In this article, we will explore the things you cannot do in pickleball to ensure fair play and maintain the integrity of the sport.
  • Volley or hit the ball before it bounces. ...
  • Step into the non-volley zone (kitchen) and volley the ball. ...
  • Execute a slam shot when in the non-volley zone.
Aug 18, 2023

Can you step into the kitchen before the ball bounces? ›

While you're standing in the Kitchen, your opponent can hit a shot in your direction, and you won't be able to return it without letting it bounce. Can you step into the Kitchen before the ball bounces? Yes, you can go into the Kitchen any time you want. But you cannot volley the ball while in the Kitchen.

Can you call out on a ball that has not landed in pickleball? ›

Before the ball lands out of bounds, if a player yells “out,” “no,” “bounce it,” or any other communication that may signal to their partner that the ball will land out, it is not considered an “out” call — it is considered partner communication only.

Can you ever step in the kitchen in pickleball? ›

You can go into the kitchen at any point during a game. You can even hit from the kitchen, so long as the ball hits the ground first. You can also be in the kitchen while your partner volleys outside of the kitchen. The only time you cannot be in the kitchen is during the act of volleying the ball.

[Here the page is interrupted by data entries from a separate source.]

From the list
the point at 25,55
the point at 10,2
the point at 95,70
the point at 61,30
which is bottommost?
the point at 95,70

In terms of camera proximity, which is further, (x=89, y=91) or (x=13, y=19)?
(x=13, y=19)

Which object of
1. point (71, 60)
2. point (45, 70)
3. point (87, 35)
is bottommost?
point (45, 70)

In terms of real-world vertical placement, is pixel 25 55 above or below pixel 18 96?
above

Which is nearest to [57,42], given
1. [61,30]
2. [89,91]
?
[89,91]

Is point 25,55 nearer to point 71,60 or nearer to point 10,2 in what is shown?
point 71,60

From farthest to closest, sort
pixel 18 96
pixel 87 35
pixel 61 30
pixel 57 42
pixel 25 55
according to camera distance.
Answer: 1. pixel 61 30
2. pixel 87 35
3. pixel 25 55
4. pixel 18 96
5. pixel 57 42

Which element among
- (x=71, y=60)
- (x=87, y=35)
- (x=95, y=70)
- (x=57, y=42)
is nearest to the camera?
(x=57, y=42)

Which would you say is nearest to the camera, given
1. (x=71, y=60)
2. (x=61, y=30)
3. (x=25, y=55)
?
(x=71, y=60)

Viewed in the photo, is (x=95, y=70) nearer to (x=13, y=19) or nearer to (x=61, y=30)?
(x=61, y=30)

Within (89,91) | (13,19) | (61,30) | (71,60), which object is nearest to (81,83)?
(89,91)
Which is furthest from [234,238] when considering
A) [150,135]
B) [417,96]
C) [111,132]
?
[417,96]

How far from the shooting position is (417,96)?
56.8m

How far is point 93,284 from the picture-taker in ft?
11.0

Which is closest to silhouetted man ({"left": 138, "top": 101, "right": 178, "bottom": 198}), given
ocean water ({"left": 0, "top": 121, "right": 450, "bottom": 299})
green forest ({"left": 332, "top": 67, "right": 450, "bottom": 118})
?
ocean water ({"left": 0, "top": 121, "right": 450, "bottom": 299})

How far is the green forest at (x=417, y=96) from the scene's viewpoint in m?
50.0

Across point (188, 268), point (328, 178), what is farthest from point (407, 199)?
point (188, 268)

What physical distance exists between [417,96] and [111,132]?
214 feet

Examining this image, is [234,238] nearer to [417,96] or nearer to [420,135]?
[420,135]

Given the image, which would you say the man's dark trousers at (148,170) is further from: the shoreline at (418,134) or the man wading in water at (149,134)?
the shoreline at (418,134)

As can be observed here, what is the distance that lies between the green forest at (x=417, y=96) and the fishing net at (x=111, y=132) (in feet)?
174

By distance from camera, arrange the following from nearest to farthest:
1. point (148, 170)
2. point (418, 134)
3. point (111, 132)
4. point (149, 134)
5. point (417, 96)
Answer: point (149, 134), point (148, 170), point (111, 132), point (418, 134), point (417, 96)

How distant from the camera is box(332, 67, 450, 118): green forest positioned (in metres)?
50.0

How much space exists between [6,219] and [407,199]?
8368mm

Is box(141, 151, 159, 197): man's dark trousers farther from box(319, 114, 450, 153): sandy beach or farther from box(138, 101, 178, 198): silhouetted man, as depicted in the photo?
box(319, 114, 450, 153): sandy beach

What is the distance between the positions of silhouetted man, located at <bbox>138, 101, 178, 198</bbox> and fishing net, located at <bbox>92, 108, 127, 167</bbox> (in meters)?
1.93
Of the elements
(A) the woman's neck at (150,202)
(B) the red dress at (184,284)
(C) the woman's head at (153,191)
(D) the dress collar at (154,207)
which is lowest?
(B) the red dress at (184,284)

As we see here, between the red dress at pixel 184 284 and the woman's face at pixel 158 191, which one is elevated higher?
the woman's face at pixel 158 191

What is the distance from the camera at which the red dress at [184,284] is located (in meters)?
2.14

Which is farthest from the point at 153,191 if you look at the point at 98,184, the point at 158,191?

Can pickleball be played one on one or with doubles two vs two? ›

Pickleball is played either as doubles or singles; though doubles is most common, and most games are played to 11, win by 2. The rules are simple. The serve, which is hit diagonally crosscourt, must be made underhand and contact with the ball must be below the server's waist.

Top Articles
Latest Posts
Article information

Author: Carlyn Walter

Last Updated:

Views: 5485

Rating: 5 / 5 (50 voted)

Reviews: 81% of readers found this page helpful

Author information

Name: Carlyn Walter

Birthday: 1996-01-03

Address: Suite 452 40815 Denyse Extensions, Sengermouth, OR 42374

Phone: +8501809515404

Job: Manufacturing Technician

Hobby: Table tennis, Archery, Vacation, Metal detecting, Yo-yoing, Crocheting, Creative writing

Introduction: My name is Carlyn Walter, I am a lively, glamorous, healthy, clean, powerful, calm, combative person who loves writing and wants to share my knowledge and understanding with you.